Nonostante in un comunicato ufficiale l’HDP abbia condannato l’attentato ed espresso “pena e dolore”, le forze speciali antiterrorismo si sono presentate nelle case dei membri del partito, arrestandone 235, ripeto: 235 e nelle sedi, devastandole. Una bella occasione per rimpolpare un già cospicuo bottino. Fra gli arrestati, i presidenti delle sezioni provinciali di grandi città come Ankara, Istanbul, Adana, Gaziantep ed anche due deputati. Sale quindi a otto il numero dei parlamentari HDP attualmente in stato di reclusione.

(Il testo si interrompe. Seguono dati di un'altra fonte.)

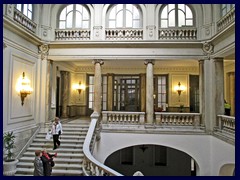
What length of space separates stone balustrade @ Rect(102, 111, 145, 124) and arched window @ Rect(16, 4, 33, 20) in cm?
508

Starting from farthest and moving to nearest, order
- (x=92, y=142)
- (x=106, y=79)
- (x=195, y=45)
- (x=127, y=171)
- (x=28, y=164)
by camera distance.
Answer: (x=106, y=79)
(x=127, y=171)
(x=195, y=45)
(x=92, y=142)
(x=28, y=164)

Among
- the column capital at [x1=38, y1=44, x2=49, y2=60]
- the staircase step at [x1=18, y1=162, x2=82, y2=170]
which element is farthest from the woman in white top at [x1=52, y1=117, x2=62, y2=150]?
the column capital at [x1=38, y1=44, x2=49, y2=60]

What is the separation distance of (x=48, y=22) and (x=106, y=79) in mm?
5051

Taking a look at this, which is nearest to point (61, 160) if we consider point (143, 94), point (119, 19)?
point (119, 19)

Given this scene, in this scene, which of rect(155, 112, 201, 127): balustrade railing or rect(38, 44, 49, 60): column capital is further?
rect(38, 44, 49, 60): column capital

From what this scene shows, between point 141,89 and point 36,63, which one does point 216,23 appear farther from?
point 36,63

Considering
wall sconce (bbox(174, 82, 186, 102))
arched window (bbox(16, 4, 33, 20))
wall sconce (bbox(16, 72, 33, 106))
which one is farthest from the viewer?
wall sconce (bbox(174, 82, 186, 102))

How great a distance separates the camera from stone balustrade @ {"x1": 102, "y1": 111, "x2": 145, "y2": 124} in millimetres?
9656

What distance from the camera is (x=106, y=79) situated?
13.6m

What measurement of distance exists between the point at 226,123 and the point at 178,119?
1.95m

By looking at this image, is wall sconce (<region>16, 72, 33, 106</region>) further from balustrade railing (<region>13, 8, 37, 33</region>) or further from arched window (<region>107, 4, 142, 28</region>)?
arched window (<region>107, 4, 142, 28</region>)

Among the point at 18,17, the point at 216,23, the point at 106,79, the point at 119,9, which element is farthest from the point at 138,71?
the point at 18,17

Fra loro, i due co-presidenti del partito, che secondo le regole del partito stesso sono sempre una donna e un uomo: Figen Yuksedag e Selattin Demirtas. Sono in carcere da 38 giorni , in regime di isolamento. Non possono inviare messaggi, né riceverne. Non è possibile conoscere con esattezza il loro stato di salute. Due giorni fa un portavoce dell’HDP, intervenendo al congresso dei partiti socialdemocratici nel Kurdistan iracheno, ha espresso preoccupazione per Demirtas, che potrebbe trovarsi in condizioni critiche a causa di un’insufficienza cardiaca. Una parlamentare HDP, Bestas, uscita dal carcere di massima sicurezza di Edirne dove è detenuto anche Demirtas, ha denunciato isolamento, restrizioni, assenza di stato di diritto in ogni senso, una condizione equiparabile alla tortura.
 
Sono più di cinquemila i membri dell’HDP arrestati. Cinquemila! Un processo sistematico di smatellamento di uno dei più grandi partiti di opposizione che è in corso dal 2014, quando riuscendo a entrare in parlamento tolse al partito di governo la maggioranza assoluta e la speranza di Erdogan di intercettare il voto dei curdi con il processo di pace. Da quel momento guerra ai curdi e guerra all’HDP. Semplice. Grossolano. Sanguinario. Ma efficace. Errdogan ha riattivato il focolaio nazionalista anti-curdo del popolo turco, spinto a riprendere le armi alcuni degli autonomisti curdi e fatto strage fra i civili. Con facilità sono stati arrestati i vertici del partito, i segretari provinciali, rimossi decine di sindaci, sostituiti da fiduciari governativi. L’HDP è un partito che quasi non esiste più, decapitato ai vertici, azzoppato alla base e attaccato sui territori. Inoltre, chiusi o commissariati i mezzi di informazione a cui faceva riferimento, arrestati o licenziati i giornalisti che ci lavoravano è un partito anche senza più voce.
E, manco a dirlo, ignorato dal resto della politica. Mercoledì, l’incontro fra il primo ministro turco Benali e i leader dell’opposizione, si svolgerà solo con il socialdemocratico CHP e con gli ultranazionalisti del MHP.
 
Il giorno prima dell’attentato di Istanbul era stato presentato al parlamento il progetto di riforma costituzionale in chiave presidenziale tanto agognato da Erdogan. Una proposta di legge che, dopo l’accordo fra il partito di governo AKP e l’MHP, troverà facilmente i voti per essere sottoposto a referendum, nella primavera del 2017. Difficilmente i leader dell’HDP, profondamente contrario alla riforma, riacquisteranno la libertà prima dello svolgimento del referendum, che consegnerà il paese al superpresidente Erdogan, che, eliminata la figura del premier, sarà detentore di un potere esecutivo sul quale il parlamento avrà un’influenza estremamente ridotta.
In questo modo, un regime autoritario “de facto” lo diventerà anche “de iure”. Forse per molto tempo ancora.